Thursday

the writer as a prophetic historian, among other things



a poor excuse for a renaissance man tapping out tunes on the virtual, original, unstrung Stradivarius I snuck off with 


on my way back from where I traveled in the time machine of fresco by Giotto 


is still one person wearing many hats, not the hat and leave it at that that is modern man.  It’s they not me who keep insisting they're non-existent, and nothing is or isn’t but thinking makes it so.  


That gives me quite a relative leg up.  Adht stands for Acronyms don’t help the… unforgivable sin of delighted hyper-capacity 


(directed to futurites with enough AI freed time on their hands to read it, but they might not get a chance to exist if my contemporaries don’t start digging around here for the name of the gnome, the key to a happy ending,


as there’s a critical screw loose in the foundations of everything that I deep sea dived to fix.  It depends though on deploying this novel species of the novel genre into which decades ago my art history dissertation melted.  


Unaware of the exiled mutant, the flailing pastiche of art history I notice is attempting integration in some highly personal and sensitive octopussy commentary on Instagram that swims very gracefully, but at the end of its tentacles emits the poison ink of moribund critical theory.  Tis a gift to be simple tis a gift to be free, tis a gift to come down where you ought to be, so, however incomprehensible and shockingly indecorous you presently sound when you do that, thank God this mutation finally happened, however presently exiled by the dehydrated horses too drunk to drink when led to water.  

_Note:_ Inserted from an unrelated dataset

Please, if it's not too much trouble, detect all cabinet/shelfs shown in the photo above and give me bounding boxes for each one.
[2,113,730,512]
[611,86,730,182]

History is in the making, this morning is already yesterday’s news, and you depend on us dowdy historians to make any sense of it all, however there’s always infinitely too much or infinitely too little data. And do we shrink from this mission impossible, humbly hopefully constantly erasing and redrawing, fully philosophically aware that all we know is that we know nothing, but we can think a little, unlike the whole world out there running around like a chicken with its head cut off.  You really need to fund us, especially the muck rakers within the system.


As “Giotto paints what the eye cannot see.” (Boccaccio), the mongrel discourse, a synchronistic symphonic synthetic synthesis of all genres, proves far more effective in restoring a historical work’s original lines and colors than the modern anachronistic method — either hardly getting the dust off or taking some paint with it. However you can never achieve the level of composers interpreting their own music — which you’ll get to hear below — my interpretation of Giotto’s music clearly followed the notes, was heart felt, and sensitively flowed, so my advisor was impressed, but still he admonished, — my dear, that’s very interesting and lovely, but you can’t do everything. You must leave something for us to do.  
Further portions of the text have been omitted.